Influence of the source-probe distances

Figure 4A shows the CLE images acquired at different SP distances. We found that with the increase of SP distance, the signal intensity initially changed little before rapidly decreasing after a certain distance. We further calculated the average intensity of the ROI in each image and then plotted the relationship between the average intensity and the SP distance, as drawn in Figure 4B. As SP distance increased, a significant and sharp drop in signal strength was observed when this distance was greater than 1 cm. The average intensity of the detected signal was approximately linearly proportional to the SP distance. When this distance was less than 1 cm, we found that the strength of the detected signal did not decrease with distance, but showed a fluctuation of first increasing and then decreasing. This phenomenon is presumed to be caused by two reasons. First, the CLE cannot focus the radioactive source onto the detector when the SP distance is less than 1 cm. Second, if the distance between the probe and the radionuclides is too small, the FOV of the endoscope will greatly reduce, making it impossible for the endoscope to completely cover the radionuclide boundary. Therefore, the amount of radionuclide covered by the FOV of the endoscope is increased as the distance in this segment increases. Consequently, there will be an increase in signal intensity with an increase in the SP distance. To balance the signal collection efficiency and clinical operability, the SP distance was fixed as 1 cm in the other experiments.

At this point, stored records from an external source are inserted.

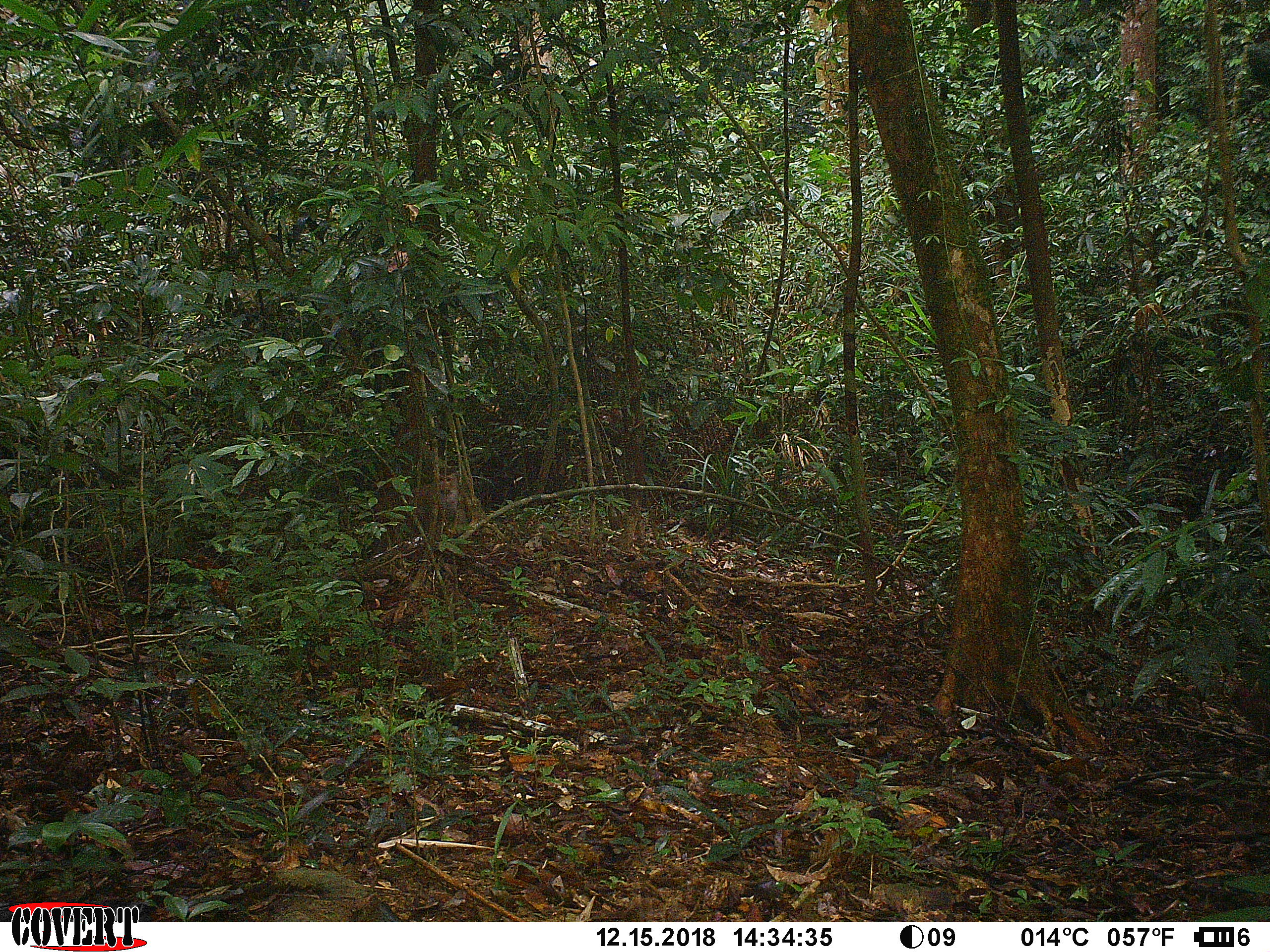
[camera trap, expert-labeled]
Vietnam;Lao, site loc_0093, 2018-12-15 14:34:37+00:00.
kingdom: Animalia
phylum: Chordata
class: Mammalia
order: Primates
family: Cercopithecidae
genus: Macaca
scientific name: Macaca nemestrina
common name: pig-tailed macaque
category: pig tailed macaque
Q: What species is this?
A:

Figure 4 Influence of source-probe distance on signal detection. (A) The CLE images collected at different source-probe distances. (B) The CLE signal intensity as a function of source-probe distance. Here, the ¹⁸F-FDG solution was used as the Cerenkov luminescence light emission source. CLE, Cerenkov luminescence endoscope.

Performance of the sensitivity-improved CLE

Following the aforementioned investigation experiments, endoscope D was selected as an optimal configuration in this study for the construction of the sensitivity-improved CLE system. However, the larger the MF diameter, the more brittle the imaging fiber bundle becomes and the more likely it is to break. Thus, we customized an endoscope that had an imaging fiber bundle with a MF diameter of 28 µm and was made of silica glass, and integrated it into the sensitivity-improved CLE system. This MF diameter gave full consideration to the white-light spatial resolution and the maximum light collection efficiency. Additionally, the working distance (SP distance) was fixed at 1 cm.

Fluorescence spatial resolution

Figure 5A presents the photograph of the specially designed resolution test board, and Figure 5B displays the CLE images fused with the corresponding white-light images for each investigated group of lines. We found that when the line width was not less than 0.8 mm, different lines were clearly distinguished from each other by directly reading the image. There was slight blurring of the CLE image when the line width was 0.6 mm, but low signal strength valleys were still seen between the 3 lines. We extracted a line profile along the white line in the CLE image of 0.6 mm line width, as plotted in Figure 5C. This line profile quantitatively confirmed that the fluorescence spatial resolution of the CLE system was better than 0.6 mm. This spatial resolution was slightly better than that of PET for superficial imaging. Note that the curve in Figure 5C is smoother than the heat map in Figure 5B. This is due to the avoidance of high-energy noise points (Figure 5B) as much as possible when drawing and interpolating this curve.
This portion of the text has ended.